TASK INSTRUCTIONS: Every line below is to be copied exactly, with the pictures left out.

[Caption-style text data]
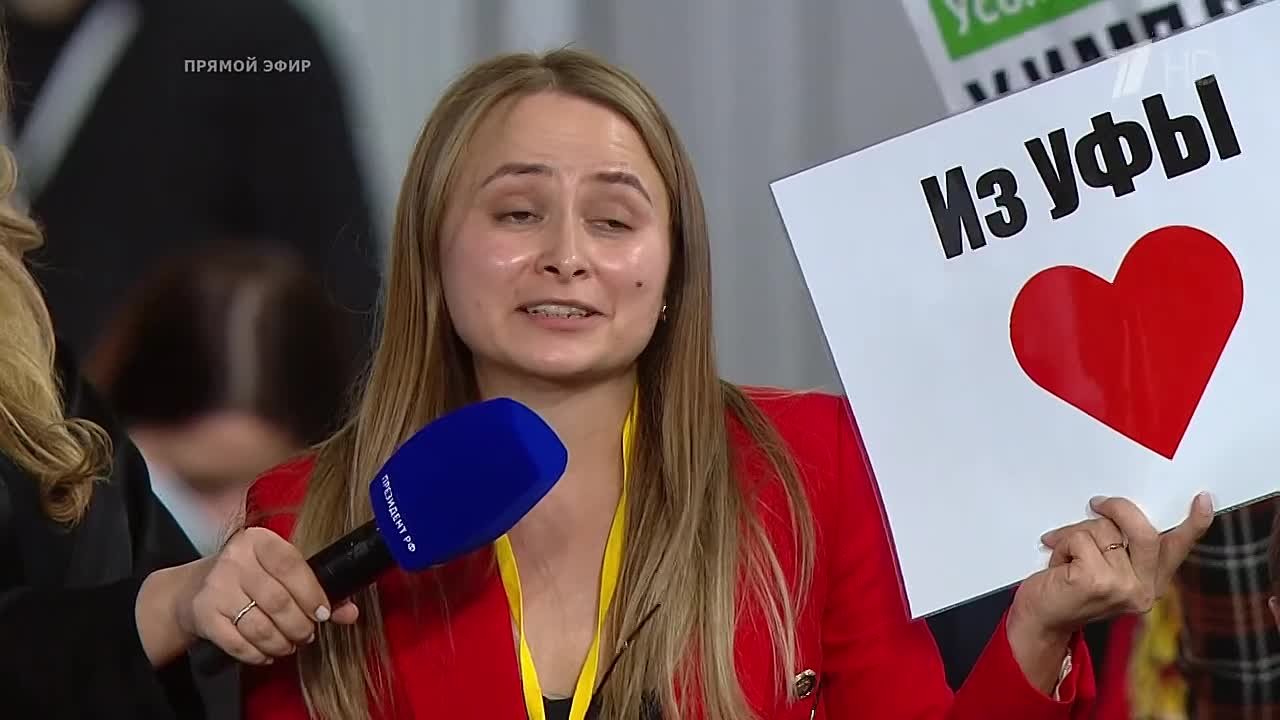 Путин В.В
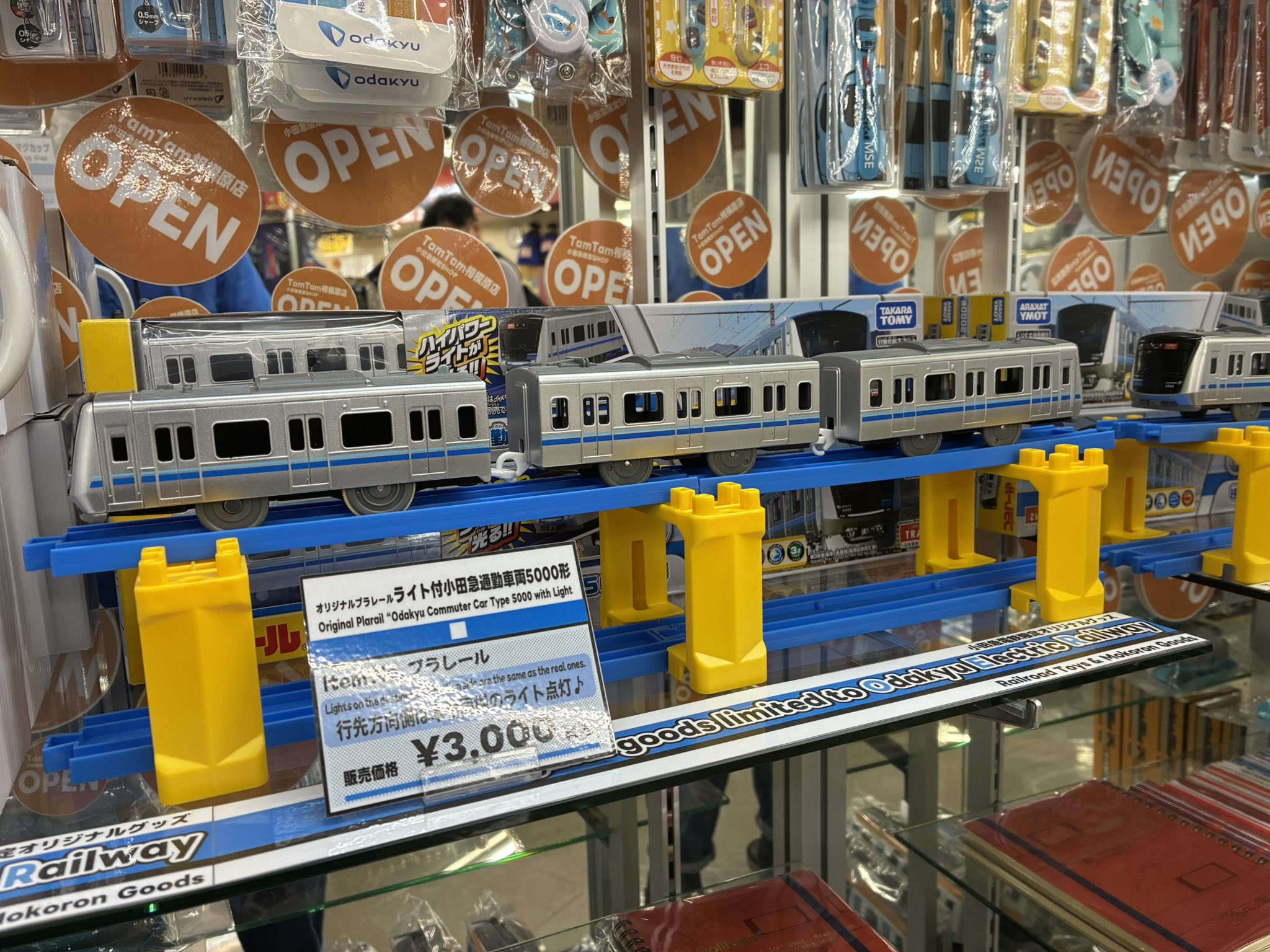 小田急　鉄道部品　遮光カーテン 小田急 鉄道部品 遮光カーテン 小田急 鉄道部品 遮光カーテン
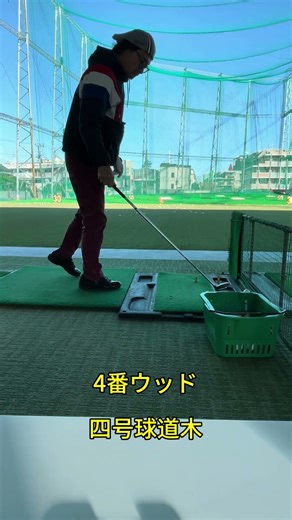 なかなか手強いフェアウェイウッドが3本，輕鬆駕馭三根老球道木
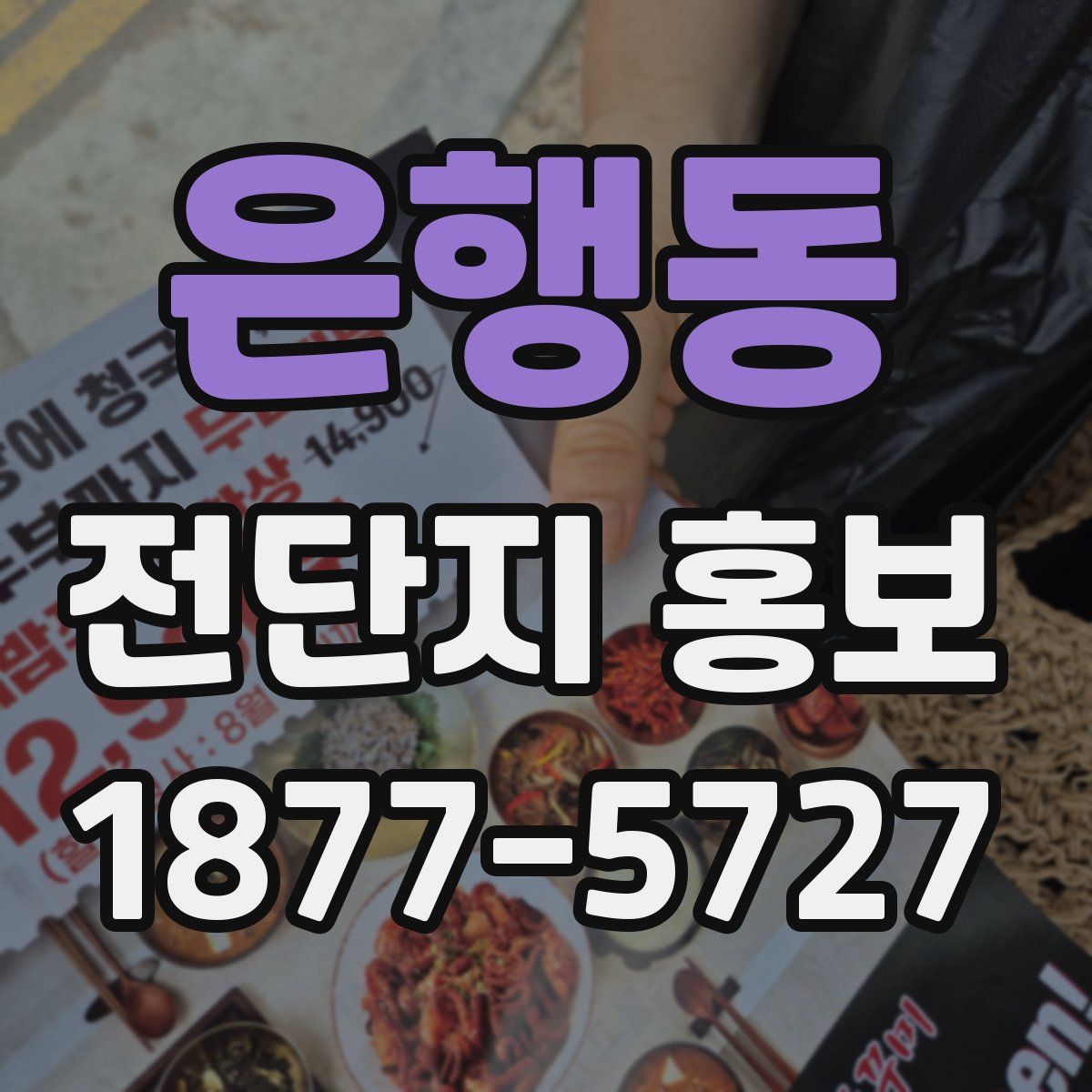은행동 전단지 홍보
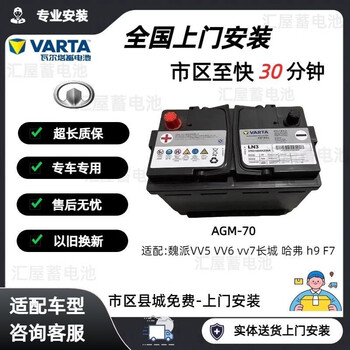 Original valta haval h6 original car battery adapted to weipai vv5vv6vv7 battery great wall haval h9f7 haval great wall new original factory start-stop battery agm70 still replaced with new one free door-to-door installation in cities and counties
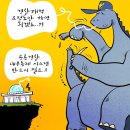 ''시사만평(時事漫評)떡메' '2026. 08. 29(토) 이미지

RESPONSE TO THIS EXERCISE:
 Путин В.В
 小田急　鉄道部品　遮光カーテン 小田急 鉄道部品 遮光カーテン 小田急 鉄道部品 遮光カーテン
 なかなか手強いフェアウェイウッドが3本，輕鬆駕馭三根老球道木
은행동 전단지 홍보
 Original valta haval h6 original car battery adapted to weipai vv5vv6vv7 battery great wall haval h9f7 haval great wall new original factory start-stop battery agm70 still replaced with new one free door-to-door installation in cities and counties
 ''시사만평(時事漫評)떡메' '2026. 08. 29(토) 이미지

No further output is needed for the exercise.